Als jong meisje liep ik met een zusterkapje op mijn hoofd en een dokterskoffer in mijn hand. Het kwam dan ook voor niemand als een verrassing dat ik later in de zorg ging werken.
Ik ben nu 47 en al sinds mijn twintigste werkzaam in de ouderenzorg, waarvan een groot deel bij Cicero (en haar rechtsvoorgangers) als verpleegkundige. Vroeger heb ik veel intramuraal gewerkt. Maar na een aantal jaar begon het toch te kriebelen om het ergens anders te zoeken. Ik heb buiten de ouderenzorg hier en daar eens meegelopen, maar merkte dat mijn hart toch echt bij de ouderenzorg ligt. Cicero daagde me toen uit en bood aan bij andere afdelingen, waaronder de thuiszorg, een dagje mee te kunnen lopen. En dat beviel zo goed dat ik daar ben gebleven!
Het leuke aan de thuiszorg vind ik dat je de cliënten op een andere, heel persoonlijke manier leert kennen omdat je bij hen thuis in hun privéomgeving komt. Ook vind ik de afwisseling van de thuiszorg leuk. Ik ben veel op pad en de zorgtaken en administratie wisselen zich goed af. Ook is het werk erg zelfstandig. Je moet hierdoor spontaan zijn, meedenken met de cliënt, oplettend en soms vindingrijk zijn. Soms gebeurt er iets waarvoor je de spullen niet bij je hebt, dus dan moet je toch oplossingsgericht en creatief denken en handelen!
Het allermooiste is wanneer je een cliënt bij elk bezoek een beetje ziet opknappen.

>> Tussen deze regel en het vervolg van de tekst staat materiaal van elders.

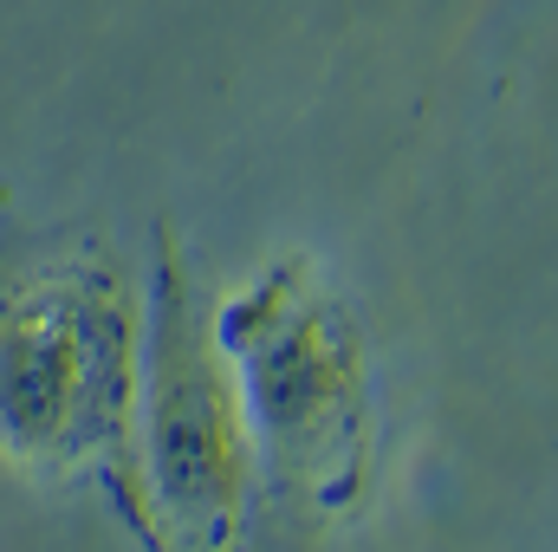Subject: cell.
<instances>
[{"mask_svg": "<svg viewBox=\"0 0 558 552\" xmlns=\"http://www.w3.org/2000/svg\"><path fill=\"white\" fill-rule=\"evenodd\" d=\"M260 488L312 520L351 514L377 475V364L357 305L312 254H279L215 299Z\"/></svg>", "mask_w": 558, "mask_h": 552, "instance_id": "obj_2", "label": "cell"}, {"mask_svg": "<svg viewBox=\"0 0 558 552\" xmlns=\"http://www.w3.org/2000/svg\"><path fill=\"white\" fill-rule=\"evenodd\" d=\"M254 501L260 455L215 332V299L189 248L156 228V261L143 279L137 416L111 507L143 552H247Z\"/></svg>", "mask_w": 558, "mask_h": 552, "instance_id": "obj_1", "label": "cell"}, {"mask_svg": "<svg viewBox=\"0 0 558 552\" xmlns=\"http://www.w3.org/2000/svg\"><path fill=\"white\" fill-rule=\"evenodd\" d=\"M143 371V286L105 248L0 279V461L118 494Z\"/></svg>", "mask_w": 558, "mask_h": 552, "instance_id": "obj_3", "label": "cell"}]
</instances>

Terwijl je een band opbouwt met de cliënt en diens omgeving, zie je dan hoe hij of zij steeds zelfstandiger wordt. Soms zelfs zo dat de zorg (deels) afgebouwd kan worden!
Eraan bijdragen dat mensen zo lang mogelijk gezond en gelukkig thuis kunnen wonen: daar doe ik het eigenlijk voor.